## Extracted data entries
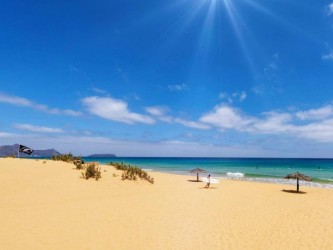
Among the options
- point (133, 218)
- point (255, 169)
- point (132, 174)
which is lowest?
point (255, 169)

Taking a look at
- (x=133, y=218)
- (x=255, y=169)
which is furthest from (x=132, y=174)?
(x=255, y=169)

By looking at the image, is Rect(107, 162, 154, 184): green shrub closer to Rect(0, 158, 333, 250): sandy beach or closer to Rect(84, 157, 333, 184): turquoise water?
Rect(0, 158, 333, 250): sandy beach

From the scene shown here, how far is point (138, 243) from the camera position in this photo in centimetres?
884

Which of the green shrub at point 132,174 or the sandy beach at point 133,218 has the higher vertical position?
the green shrub at point 132,174

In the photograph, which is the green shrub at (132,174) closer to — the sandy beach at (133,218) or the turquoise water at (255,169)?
the sandy beach at (133,218)

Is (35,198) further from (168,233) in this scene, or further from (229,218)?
(229,218)

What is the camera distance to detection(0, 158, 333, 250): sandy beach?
899 centimetres

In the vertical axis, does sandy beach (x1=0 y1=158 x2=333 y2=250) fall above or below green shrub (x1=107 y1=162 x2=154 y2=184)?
below

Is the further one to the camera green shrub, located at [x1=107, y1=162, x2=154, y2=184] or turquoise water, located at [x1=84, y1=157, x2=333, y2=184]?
turquoise water, located at [x1=84, y1=157, x2=333, y2=184]

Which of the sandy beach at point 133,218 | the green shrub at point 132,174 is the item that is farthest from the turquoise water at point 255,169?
the sandy beach at point 133,218

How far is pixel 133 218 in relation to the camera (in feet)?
39.0

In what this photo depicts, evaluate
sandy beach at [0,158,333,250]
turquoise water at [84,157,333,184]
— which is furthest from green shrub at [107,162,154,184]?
turquoise water at [84,157,333,184]

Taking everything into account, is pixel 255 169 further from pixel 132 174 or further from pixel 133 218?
pixel 133 218

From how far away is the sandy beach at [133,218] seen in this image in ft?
29.5
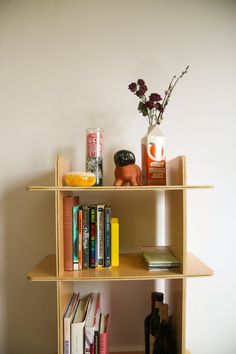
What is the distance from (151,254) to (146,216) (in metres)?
0.23

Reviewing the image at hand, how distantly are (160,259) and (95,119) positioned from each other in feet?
2.52

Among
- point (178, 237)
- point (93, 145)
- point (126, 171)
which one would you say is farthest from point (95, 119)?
point (178, 237)

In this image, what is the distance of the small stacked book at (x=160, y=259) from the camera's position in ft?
3.37

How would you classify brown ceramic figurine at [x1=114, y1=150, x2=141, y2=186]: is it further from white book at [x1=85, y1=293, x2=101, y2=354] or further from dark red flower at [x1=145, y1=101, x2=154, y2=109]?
white book at [x1=85, y1=293, x2=101, y2=354]

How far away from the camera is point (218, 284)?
4.38 feet

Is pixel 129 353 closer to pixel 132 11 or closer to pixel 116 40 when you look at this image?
pixel 116 40

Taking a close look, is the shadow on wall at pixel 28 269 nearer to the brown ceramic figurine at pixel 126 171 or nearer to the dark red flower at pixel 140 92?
the brown ceramic figurine at pixel 126 171

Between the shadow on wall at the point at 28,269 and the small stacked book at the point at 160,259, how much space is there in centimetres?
52

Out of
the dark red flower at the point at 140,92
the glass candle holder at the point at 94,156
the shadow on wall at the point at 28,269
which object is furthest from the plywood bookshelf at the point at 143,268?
the dark red flower at the point at 140,92

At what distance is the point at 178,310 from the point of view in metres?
1.04

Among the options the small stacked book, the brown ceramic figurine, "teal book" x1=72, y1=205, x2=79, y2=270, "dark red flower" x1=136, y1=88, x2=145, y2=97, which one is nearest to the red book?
"teal book" x1=72, y1=205, x2=79, y2=270

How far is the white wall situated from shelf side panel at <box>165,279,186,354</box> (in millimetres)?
218

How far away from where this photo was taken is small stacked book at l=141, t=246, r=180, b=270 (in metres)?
1.03

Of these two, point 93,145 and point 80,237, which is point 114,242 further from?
point 93,145
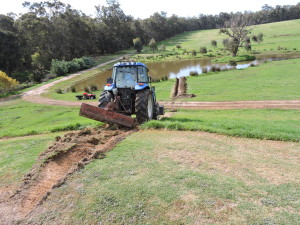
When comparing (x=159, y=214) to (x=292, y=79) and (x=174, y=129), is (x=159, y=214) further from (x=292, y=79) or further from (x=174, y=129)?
(x=292, y=79)

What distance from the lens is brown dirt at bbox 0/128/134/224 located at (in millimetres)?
5285

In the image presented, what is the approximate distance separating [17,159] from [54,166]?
60.7 inches

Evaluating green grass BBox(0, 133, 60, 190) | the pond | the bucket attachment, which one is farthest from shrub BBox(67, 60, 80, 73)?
green grass BBox(0, 133, 60, 190)

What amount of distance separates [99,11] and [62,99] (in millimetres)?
81077

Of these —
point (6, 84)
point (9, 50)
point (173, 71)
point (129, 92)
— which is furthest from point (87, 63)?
point (129, 92)

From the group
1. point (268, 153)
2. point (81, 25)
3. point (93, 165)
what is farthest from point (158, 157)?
point (81, 25)

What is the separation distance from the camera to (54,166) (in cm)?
701

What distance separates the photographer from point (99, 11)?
9844 centimetres

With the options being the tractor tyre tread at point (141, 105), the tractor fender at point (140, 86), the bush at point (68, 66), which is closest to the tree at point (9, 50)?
the bush at point (68, 66)

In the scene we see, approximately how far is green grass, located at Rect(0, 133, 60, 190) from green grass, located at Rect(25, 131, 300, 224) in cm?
163

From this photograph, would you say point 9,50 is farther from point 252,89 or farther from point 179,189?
point 179,189

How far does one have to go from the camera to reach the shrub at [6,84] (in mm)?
32469

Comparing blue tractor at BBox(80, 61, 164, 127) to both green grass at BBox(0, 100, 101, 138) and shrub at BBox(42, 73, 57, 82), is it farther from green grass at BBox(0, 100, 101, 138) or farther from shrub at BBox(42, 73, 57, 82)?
shrub at BBox(42, 73, 57, 82)

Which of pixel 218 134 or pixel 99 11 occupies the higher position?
pixel 99 11
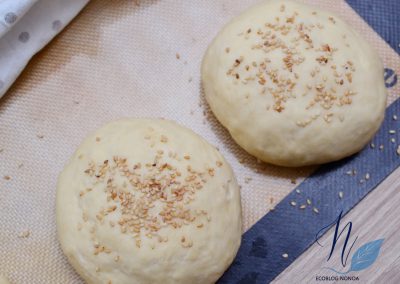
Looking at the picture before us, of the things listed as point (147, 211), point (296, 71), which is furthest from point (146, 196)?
point (296, 71)

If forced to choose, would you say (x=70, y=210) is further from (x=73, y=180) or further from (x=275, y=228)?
(x=275, y=228)

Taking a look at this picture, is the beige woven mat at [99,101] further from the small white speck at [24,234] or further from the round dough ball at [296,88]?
the round dough ball at [296,88]

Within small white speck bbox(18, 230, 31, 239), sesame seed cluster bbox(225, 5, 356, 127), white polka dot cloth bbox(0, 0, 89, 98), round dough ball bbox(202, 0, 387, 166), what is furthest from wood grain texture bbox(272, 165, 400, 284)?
white polka dot cloth bbox(0, 0, 89, 98)

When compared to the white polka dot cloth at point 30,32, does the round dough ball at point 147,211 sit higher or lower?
lower

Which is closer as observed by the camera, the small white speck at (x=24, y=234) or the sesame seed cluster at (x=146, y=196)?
the sesame seed cluster at (x=146, y=196)

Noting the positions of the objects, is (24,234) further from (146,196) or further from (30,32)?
(30,32)

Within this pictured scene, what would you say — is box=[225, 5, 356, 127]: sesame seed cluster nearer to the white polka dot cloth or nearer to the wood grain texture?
the wood grain texture

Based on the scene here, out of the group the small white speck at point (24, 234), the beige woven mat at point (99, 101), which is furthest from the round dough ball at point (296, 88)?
the small white speck at point (24, 234)

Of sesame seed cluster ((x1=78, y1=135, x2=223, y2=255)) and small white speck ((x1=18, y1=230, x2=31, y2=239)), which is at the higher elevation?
sesame seed cluster ((x1=78, y1=135, x2=223, y2=255))
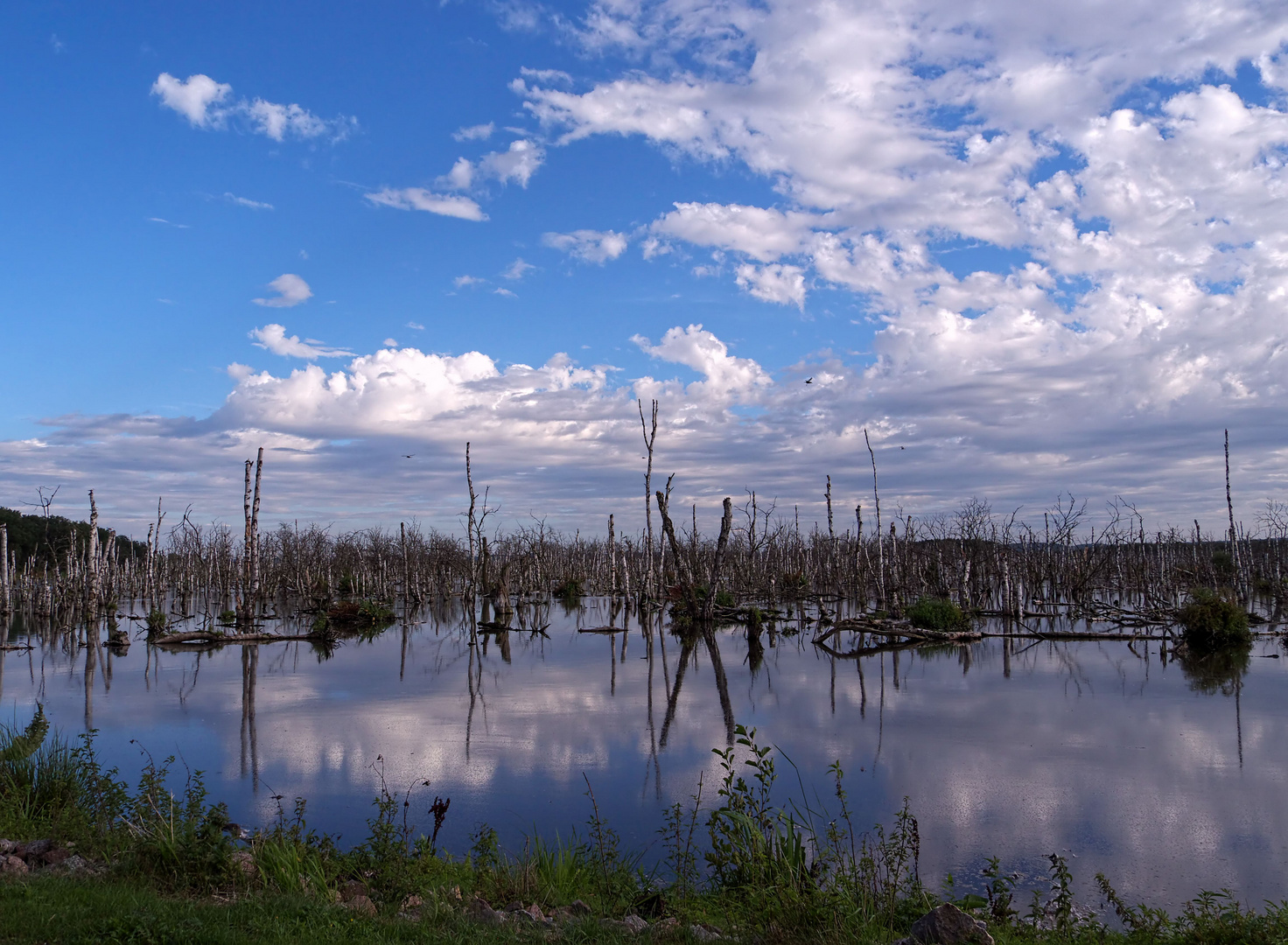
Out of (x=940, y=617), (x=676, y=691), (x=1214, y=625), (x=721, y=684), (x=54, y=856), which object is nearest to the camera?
(x=54, y=856)

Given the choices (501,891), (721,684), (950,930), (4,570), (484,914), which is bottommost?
(721,684)

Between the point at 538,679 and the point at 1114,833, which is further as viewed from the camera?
the point at 538,679

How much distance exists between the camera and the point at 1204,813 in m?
7.96

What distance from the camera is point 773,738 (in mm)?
11297

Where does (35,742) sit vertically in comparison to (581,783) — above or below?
above

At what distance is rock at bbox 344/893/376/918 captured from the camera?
17.8 feet

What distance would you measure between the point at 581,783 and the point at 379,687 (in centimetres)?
793

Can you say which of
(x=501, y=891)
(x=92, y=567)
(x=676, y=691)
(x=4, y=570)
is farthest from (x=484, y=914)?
(x=4, y=570)

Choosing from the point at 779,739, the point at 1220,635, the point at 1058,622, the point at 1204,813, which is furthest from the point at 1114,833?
the point at 1058,622

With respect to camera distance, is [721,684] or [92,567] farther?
[92,567]

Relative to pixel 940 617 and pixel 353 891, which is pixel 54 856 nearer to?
pixel 353 891

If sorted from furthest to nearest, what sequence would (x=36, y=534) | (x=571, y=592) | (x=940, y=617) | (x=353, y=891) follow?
(x=36, y=534), (x=571, y=592), (x=940, y=617), (x=353, y=891)

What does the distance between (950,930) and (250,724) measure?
10660mm

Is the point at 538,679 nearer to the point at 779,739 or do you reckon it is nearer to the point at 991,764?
the point at 779,739
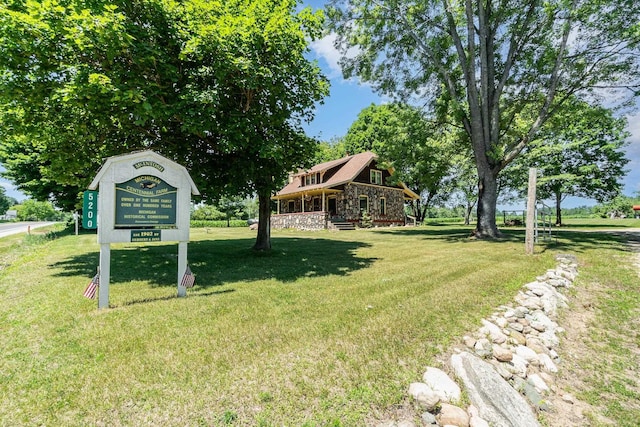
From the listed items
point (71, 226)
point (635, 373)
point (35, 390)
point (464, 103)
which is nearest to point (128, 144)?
point (35, 390)

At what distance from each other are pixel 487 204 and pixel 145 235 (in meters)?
13.9

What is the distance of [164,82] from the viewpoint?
740 cm

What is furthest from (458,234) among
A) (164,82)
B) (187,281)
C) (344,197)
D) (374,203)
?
(164,82)

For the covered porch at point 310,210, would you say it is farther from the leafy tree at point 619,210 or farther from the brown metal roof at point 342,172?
the leafy tree at point 619,210

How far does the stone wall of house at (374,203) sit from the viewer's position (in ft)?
81.4

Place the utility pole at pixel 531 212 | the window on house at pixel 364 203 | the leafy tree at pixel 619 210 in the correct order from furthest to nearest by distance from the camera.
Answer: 1. the leafy tree at pixel 619 210
2. the window on house at pixel 364 203
3. the utility pole at pixel 531 212

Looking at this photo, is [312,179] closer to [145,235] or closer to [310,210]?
[310,210]

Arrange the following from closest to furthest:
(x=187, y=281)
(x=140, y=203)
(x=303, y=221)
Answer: (x=140, y=203)
(x=187, y=281)
(x=303, y=221)

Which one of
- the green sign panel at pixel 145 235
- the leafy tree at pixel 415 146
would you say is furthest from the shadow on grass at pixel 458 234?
the green sign panel at pixel 145 235

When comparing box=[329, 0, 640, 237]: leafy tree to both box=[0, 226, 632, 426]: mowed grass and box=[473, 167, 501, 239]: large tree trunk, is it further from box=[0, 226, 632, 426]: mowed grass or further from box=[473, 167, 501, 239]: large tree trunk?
box=[0, 226, 632, 426]: mowed grass

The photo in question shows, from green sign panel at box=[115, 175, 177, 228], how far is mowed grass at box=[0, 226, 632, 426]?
4.65 ft

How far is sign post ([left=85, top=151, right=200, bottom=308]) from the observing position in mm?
4617

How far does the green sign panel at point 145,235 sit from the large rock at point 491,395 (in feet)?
16.2

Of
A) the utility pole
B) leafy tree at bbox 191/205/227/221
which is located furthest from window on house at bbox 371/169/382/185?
leafy tree at bbox 191/205/227/221
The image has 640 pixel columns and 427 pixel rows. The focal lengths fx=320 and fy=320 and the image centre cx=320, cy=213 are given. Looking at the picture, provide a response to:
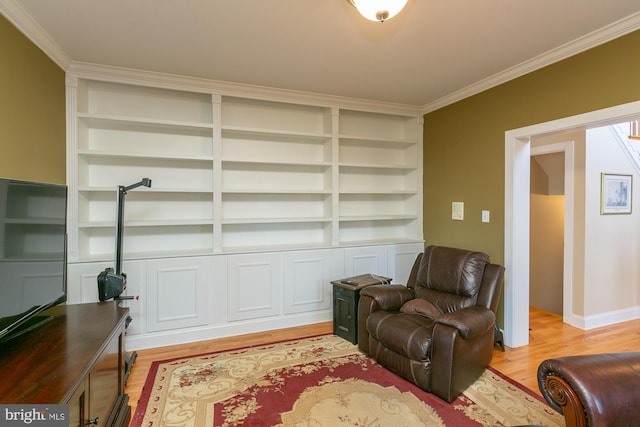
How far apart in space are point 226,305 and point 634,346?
3.93 m

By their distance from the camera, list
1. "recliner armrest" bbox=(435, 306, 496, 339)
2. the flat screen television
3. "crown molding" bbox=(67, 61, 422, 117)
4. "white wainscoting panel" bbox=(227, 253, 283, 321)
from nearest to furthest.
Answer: the flat screen television → "recliner armrest" bbox=(435, 306, 496, 339) → "crown molding" bbox=(67, 61, 422, 117) → "white wainscoting panel" bbox=(227, 253, 283, 321)

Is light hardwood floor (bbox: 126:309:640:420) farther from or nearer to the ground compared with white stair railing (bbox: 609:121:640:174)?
nearer to the ground

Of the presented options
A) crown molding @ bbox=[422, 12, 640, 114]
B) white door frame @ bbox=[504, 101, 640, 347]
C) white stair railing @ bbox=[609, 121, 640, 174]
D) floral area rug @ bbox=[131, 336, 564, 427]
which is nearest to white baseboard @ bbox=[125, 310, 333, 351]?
floral area rug @ bbox=[131, 336, 564, 427]

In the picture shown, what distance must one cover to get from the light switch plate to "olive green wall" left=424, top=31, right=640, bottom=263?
0.17ft

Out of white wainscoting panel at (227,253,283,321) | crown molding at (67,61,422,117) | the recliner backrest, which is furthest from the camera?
white wainscoting panel at (227,253,283,321)

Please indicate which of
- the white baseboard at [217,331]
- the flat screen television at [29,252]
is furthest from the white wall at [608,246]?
the flat screen television at [29,252]

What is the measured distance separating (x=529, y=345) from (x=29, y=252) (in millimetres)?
3820

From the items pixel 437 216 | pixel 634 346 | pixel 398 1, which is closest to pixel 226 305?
pixel 437 216

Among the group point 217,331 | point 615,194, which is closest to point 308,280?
point 217,331

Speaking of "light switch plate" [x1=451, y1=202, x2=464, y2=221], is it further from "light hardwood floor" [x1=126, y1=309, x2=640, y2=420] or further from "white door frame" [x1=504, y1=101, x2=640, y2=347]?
"light hardwood floor" [x1=126, y1=309, x2=640, y2=420]

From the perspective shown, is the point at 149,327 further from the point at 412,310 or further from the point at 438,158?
the point at 438,158

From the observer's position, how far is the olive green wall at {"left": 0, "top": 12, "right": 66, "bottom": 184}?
195 centimetres

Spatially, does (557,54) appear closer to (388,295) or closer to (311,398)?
(388,295)

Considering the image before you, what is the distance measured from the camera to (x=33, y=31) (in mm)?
2164
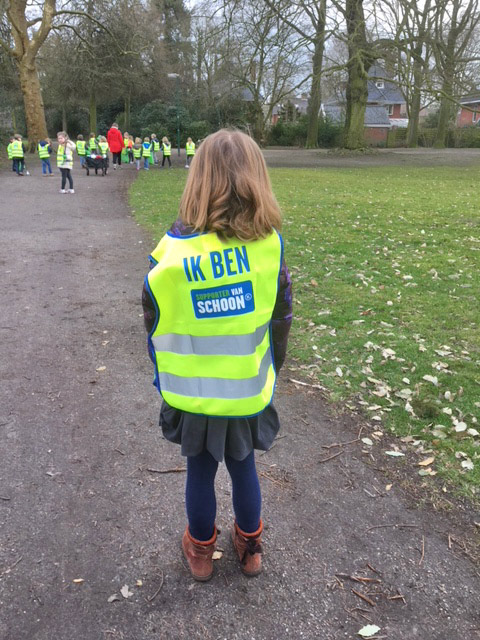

## Task details
Return the data verbatim, from the line that contains "y1=101, x2=640, y2=347]?" through the end of the data, with both ends included. Leave out any pictures.

## Task result
Speaking of "light switch plate" [x1=451, y1=202, x2=464, y2=221], is it further from "light hardwood floor" [x1=126, y1=309, x2=640, y2=420] or further from "white door frame" [x1=504, y1=101, x2=640, y2=347]?
"light hardwood floor" [x1=126, y1=309, x2=640, y2=420]

From the perspective shown, is the point at 149,327 further from the point at 412,310 or further from the point at 438,158?
the point at 438,158

From the observer's position, how far is the olive green wall at {"left": 0, "top": 12, "right": 66, "bottom": 184}?
195 centimetres

Spatially, does (557,54) appear closer to (388,295) or closer to (311,398)?
(388,295)

Considering the image before you, what is the distance measured from the camera to (x=33, y=31) (in mm)?
2164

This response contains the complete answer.